Pull every line with the word "genus" out of the entries below.

= = = = =

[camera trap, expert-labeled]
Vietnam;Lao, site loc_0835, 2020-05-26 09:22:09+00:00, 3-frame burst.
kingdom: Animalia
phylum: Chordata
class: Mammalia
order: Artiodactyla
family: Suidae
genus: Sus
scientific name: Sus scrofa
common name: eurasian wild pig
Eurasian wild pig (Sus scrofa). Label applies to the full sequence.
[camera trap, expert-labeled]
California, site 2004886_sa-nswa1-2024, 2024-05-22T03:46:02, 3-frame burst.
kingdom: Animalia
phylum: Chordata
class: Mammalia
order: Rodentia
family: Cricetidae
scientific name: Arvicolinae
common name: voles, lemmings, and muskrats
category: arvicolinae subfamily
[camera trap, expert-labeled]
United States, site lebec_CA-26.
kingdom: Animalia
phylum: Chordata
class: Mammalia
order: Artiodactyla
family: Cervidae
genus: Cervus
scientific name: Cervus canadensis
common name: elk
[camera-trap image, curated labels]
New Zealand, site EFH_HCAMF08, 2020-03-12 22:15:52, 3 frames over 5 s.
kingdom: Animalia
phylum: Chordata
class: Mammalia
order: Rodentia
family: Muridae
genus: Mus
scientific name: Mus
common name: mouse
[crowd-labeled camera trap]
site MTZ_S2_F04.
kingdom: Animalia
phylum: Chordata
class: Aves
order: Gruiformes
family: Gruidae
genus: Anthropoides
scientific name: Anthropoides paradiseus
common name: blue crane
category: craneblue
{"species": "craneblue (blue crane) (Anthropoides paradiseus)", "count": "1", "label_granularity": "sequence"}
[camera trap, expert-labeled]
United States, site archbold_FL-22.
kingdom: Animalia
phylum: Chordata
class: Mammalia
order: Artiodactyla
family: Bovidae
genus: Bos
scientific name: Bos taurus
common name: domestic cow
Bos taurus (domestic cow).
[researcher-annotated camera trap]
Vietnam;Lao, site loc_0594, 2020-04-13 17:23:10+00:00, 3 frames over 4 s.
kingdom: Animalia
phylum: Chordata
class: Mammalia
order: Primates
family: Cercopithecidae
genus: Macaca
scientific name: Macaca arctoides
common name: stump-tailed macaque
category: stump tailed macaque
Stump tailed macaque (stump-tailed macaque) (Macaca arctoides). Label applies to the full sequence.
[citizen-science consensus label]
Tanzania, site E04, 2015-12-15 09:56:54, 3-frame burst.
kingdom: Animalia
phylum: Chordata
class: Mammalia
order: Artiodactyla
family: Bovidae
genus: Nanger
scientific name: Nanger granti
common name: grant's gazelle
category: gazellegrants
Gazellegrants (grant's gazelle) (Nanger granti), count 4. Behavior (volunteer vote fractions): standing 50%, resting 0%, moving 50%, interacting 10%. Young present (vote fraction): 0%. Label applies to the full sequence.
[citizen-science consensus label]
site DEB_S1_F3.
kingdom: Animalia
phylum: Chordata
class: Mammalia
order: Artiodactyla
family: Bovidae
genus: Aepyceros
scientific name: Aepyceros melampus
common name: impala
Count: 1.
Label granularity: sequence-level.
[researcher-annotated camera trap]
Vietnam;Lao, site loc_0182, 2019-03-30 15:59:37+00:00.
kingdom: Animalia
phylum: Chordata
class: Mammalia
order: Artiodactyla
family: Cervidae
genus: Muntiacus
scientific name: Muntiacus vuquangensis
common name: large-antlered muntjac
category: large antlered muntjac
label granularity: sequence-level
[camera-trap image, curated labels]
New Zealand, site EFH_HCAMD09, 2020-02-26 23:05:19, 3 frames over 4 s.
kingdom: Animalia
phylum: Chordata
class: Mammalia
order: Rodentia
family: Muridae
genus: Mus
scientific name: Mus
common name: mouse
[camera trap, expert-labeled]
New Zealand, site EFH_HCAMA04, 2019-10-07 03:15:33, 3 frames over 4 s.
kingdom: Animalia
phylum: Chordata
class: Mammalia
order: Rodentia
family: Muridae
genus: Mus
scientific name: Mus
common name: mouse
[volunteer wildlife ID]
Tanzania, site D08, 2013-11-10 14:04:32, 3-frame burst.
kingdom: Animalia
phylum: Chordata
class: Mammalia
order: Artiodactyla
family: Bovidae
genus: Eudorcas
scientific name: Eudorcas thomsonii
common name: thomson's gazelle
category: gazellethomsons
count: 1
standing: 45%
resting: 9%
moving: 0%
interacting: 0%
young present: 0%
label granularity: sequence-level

= = = = =

**Exercise output:**
genus: Sus
genus: Cervus
genus: Mus
genus: Anthropoides
genus: Bos
genus: Macaca
genus: Nanger
genus: Aepyceros
genus: Muntiacus
genus: Mus
genus: Mus
genus: Eudorcas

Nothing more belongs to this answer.